Coordination complexes of methimazole with copper: Controlling redox reactions and sulfur extrusion

Abstract

Sulfur-containing imidazole thiones are of interest for their redox chemistry and tendency to form disulfide bonds reminiscent of biologically active disulfides. Treating copper(II) with redox-active methimazole in the presence of oxygen results in concomitant copper reduction and formation of methimazole disulfide, and ultimately, extrusion of one of the sulfur atoms. Reaction conditions, including stoichiometry, presence of oxygen, and redox state of the metal ion, were varied to examine the mechanistic details that lead to the sulfur extrusion. Six unique products are reported: [Cu(κN,N-MMIMS)2(H2O)2](HSO4)2, [Cu(κN,N-MMIMS)2(H2O)][CH3SO4][HSO4][H2O], [Cu(κN,N-MMIMS)2(H2O)](CH3SO4)2, [Cu(κN,N-MMIMS)(κO,O-SO4)(CH3OH)], [Cu(κN,N-MMIMS)(κO,O-SO4)(DMSO)]∙0.5 DMSO, and [Cu(μ,κO,O,O-SO4)(κN,N-MMIMS)]n[CH3CN] (MMIMS = bis(1-methylimidazol-2-yl)sulfide).
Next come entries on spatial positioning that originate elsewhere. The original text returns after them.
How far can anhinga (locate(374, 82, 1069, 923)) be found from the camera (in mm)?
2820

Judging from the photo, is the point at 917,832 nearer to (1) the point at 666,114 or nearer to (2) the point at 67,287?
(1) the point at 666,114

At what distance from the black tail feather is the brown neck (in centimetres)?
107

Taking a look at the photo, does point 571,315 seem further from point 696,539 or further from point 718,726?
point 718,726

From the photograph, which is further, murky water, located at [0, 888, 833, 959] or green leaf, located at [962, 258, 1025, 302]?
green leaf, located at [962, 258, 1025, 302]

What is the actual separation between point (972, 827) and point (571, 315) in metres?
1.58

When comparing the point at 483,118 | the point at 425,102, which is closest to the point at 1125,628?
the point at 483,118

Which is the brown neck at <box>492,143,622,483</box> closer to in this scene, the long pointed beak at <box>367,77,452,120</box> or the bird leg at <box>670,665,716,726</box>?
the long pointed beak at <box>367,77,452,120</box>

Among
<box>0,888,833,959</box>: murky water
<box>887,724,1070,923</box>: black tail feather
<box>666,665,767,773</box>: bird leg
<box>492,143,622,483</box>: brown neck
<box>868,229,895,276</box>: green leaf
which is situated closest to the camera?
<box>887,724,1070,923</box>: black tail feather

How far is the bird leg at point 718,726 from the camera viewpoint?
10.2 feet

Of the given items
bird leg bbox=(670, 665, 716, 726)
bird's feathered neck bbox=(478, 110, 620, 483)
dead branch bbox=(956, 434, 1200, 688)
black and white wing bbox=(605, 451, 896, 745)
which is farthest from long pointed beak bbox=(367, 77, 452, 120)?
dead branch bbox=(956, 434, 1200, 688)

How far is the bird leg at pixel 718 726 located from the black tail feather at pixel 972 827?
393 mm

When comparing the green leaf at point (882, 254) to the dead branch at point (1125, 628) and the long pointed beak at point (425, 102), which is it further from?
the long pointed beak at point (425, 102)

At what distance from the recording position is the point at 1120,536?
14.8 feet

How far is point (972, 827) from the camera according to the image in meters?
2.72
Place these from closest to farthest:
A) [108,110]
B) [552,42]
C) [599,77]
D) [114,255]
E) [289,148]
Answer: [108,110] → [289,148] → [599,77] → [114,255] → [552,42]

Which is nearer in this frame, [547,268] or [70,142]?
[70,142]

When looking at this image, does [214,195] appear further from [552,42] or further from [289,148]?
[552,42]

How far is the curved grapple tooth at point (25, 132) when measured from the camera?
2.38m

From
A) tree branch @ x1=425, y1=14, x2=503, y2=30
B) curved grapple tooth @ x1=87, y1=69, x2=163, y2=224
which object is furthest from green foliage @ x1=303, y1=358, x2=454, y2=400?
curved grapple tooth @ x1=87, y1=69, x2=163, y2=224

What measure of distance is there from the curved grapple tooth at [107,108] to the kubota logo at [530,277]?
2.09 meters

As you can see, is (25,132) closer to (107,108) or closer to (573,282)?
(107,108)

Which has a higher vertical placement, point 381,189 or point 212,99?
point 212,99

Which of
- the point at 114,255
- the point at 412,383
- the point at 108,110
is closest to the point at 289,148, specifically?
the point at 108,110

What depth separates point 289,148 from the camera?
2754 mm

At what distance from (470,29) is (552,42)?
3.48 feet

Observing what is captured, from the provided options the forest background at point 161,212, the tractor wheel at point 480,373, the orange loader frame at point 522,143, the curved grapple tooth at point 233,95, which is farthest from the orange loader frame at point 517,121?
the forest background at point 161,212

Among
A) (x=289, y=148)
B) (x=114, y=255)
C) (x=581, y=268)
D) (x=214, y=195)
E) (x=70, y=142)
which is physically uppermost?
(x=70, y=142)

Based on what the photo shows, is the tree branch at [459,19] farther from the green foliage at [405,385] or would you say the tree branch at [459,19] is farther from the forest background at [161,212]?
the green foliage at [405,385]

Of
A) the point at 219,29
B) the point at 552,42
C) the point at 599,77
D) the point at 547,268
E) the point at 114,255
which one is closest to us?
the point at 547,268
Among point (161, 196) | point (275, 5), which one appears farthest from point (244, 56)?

In all structures, the HSO4- and CH3SO4- counterions are generated in situ. EPR analysis of the reaction as it proceeds indicates initial formation of a four-coordinate Cu2+-S complex that shifts to square planar or octahedral Cu2+-N coordination over the course of the reaction. Formation of the thiyl radical is also observed by EPR analysis using DMPO as a spin trap. Together, these results establish a complete mechanism for sulfur extrusion that proceeds through copper-methimazole binding and redox, superoxide formation, and nucleophilic attack of water or methanol on sulfur, and subsequent nucleophilic aromatic substitution to yield the sulfur-extruded product. Understanding this mechanism lays the foundation for catalyst development for desulfurization and sulfur-containing polymerization reactions.